Both the Global and European weather models are predicting a big change, starting about the middle of next week (sometime around Aug. 21). If you believe what the models are saying, we'll see the start of some typical summer weather in the Carolinas.

Naturally!  It'll arrive near the end of meteorological summer, just in time for school to start.

Since the beginning of June, we've been locked -- most of the time -- in a pattern dominated by a trough in the eastern United States and Bermuda high pressure. The trough has allowed the jet stream to dip into the Southeast, and that has produced frequent rounds of stormy weather and plenty of days when high temperatures fell short of seasonal averages.

We've finally hit a string of 90-degree days, but that has been the exception. For the most part, it has been a cloudy, stormy summer.

The GFS and Euro models indicate that will change next week -- after the cold frontal passage late Tuesday, then the two or three days of unseasonable cold air damming, and then a possible tropical system over the weekend.

The Global model predicts high pressure will establish itself somewhere near the Mississippi River and dominate our weather for at least several days.  That would indicate hot and dry weather for the latter one-third of August.  The European model predicts the jet stream will be pushed back into Canada (where it typically exists in the summer), and the Southeast will be under the influence of a Bermuda high.  That would mean hot, sultry conditions, with a few afternoon and evening storms.
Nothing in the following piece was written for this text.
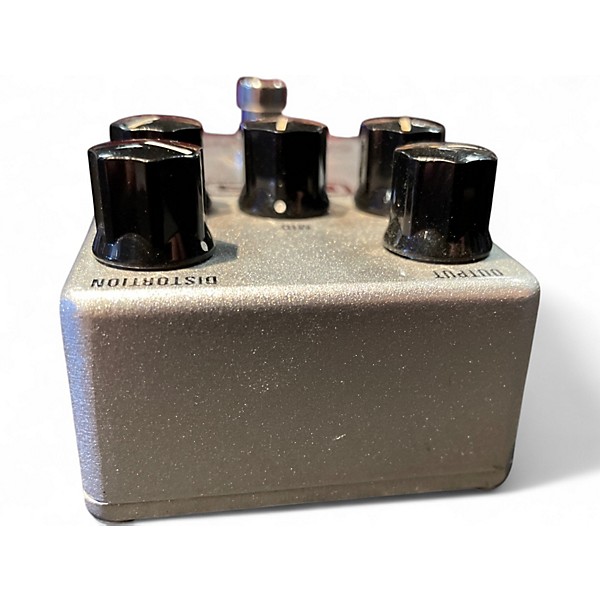 Used MXR M75 Super Badass Distortion Effect Pedal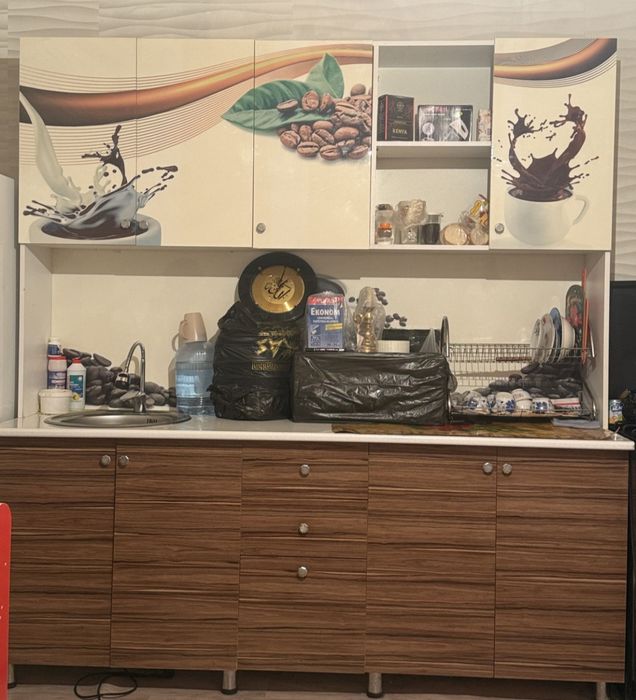 Продам кухонный гарнитур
Either of those solutions would be a lot more typical of what we expect in the Carolinas during the summer.

Of course, those are 10-day forecasts, and the accuracy is a lot less stellar than short-range predictions.  It will be interesting to see how this develops.

Thursday, August 1, 2013

What happens in August?

There are several things I'm certain about in August.

School will start, and the many thousands of students headed to the classrooms will include my granddaughter Gracie, entering kindergarten.
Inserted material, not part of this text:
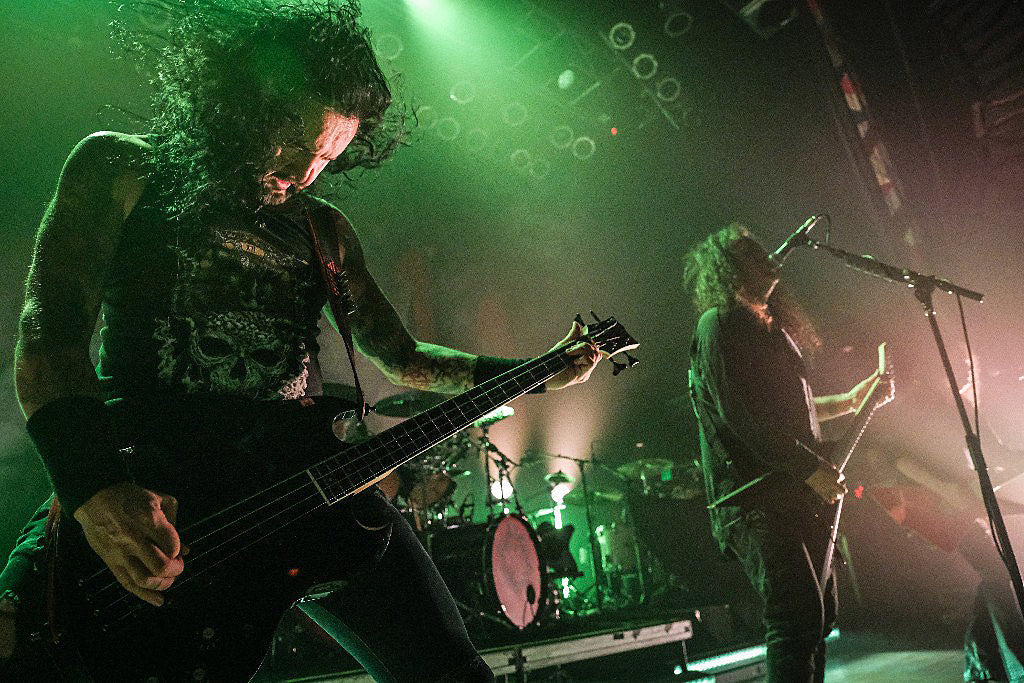 Kreator, Sepultura, Death Angel & SpiritWorld played San Diego (pics, video, setlists)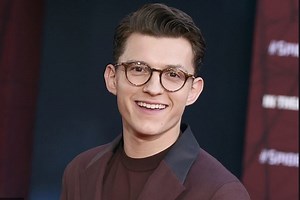 Tom Holland gives first look at Disneyland's new Spider-Man ride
The Panthers will win a couple exhibition games, and some of their fans will predict a 13-3 season and a Super Bowl appearance. The Tampa Bay Rays and Pittsburgh Pirates will keep winning. My Cleveland Indians won't.

And I'm pretty certain -- based on everything I've seen -- that August weather in the Charlotte region will look a lot like June and July.

Oh -- and your August vacations at the Carolinas beaches probably won't be impacted by tropical storms or hurricanes.

In short, August looks like another month of no heat waves and a lot of unsettled weather.  I fear we haven't seen the last of severe thunderstorms and flash flooding.

Our summer weather so far has been the result of a blocking pattern. For most of the past two months, we've had a Bermuda high pressure, another high pressure system in the western United States, and an area of weakness (a trough, or dip in the atmospheric currents) in the eastern United States.

That dip has brought a string of low pressure systems into the Southeast.  Sometimes they've been accompanied by cold fronts, most of which dissipate somewhere in the Carolinas.

That has produced some monumental rainfall totals, like the 25-plus inches since June 1 in Hickory. Some areas in the North Carolina mountains have exceeded their average annual rainfall totals, with five months still to go.

The long-range computer models point to a continuation of the pattern.

If this type of pattern develops in winter, those of us in the Carolinas are using snow shovels and ice scrapers.  In the summer, it means moderate temperatures and a lot of rain.

Tropical weather activity should be quiet in the Atlantic for the next few weeks. Satellite photos show a lot of dry air being blown westward into the Atlantic from Saharan Africa.  That usually puts a lid on the development of tropical storms and hurricanes, and forecasters seem to think it will continue into at least the middle of August.

That won't stop the development of tropical systems in the Gulf of Mexico, but the Carolinas coast should catch a break for at least a few weeks.

Remember, though. Once conditions become more favorable for development in the Atlantic, the current pattern over the eastern United States (Bermuda high and eastern U.S. trough) would favor tropical storms and hurricanes making a run at the Southeast coast.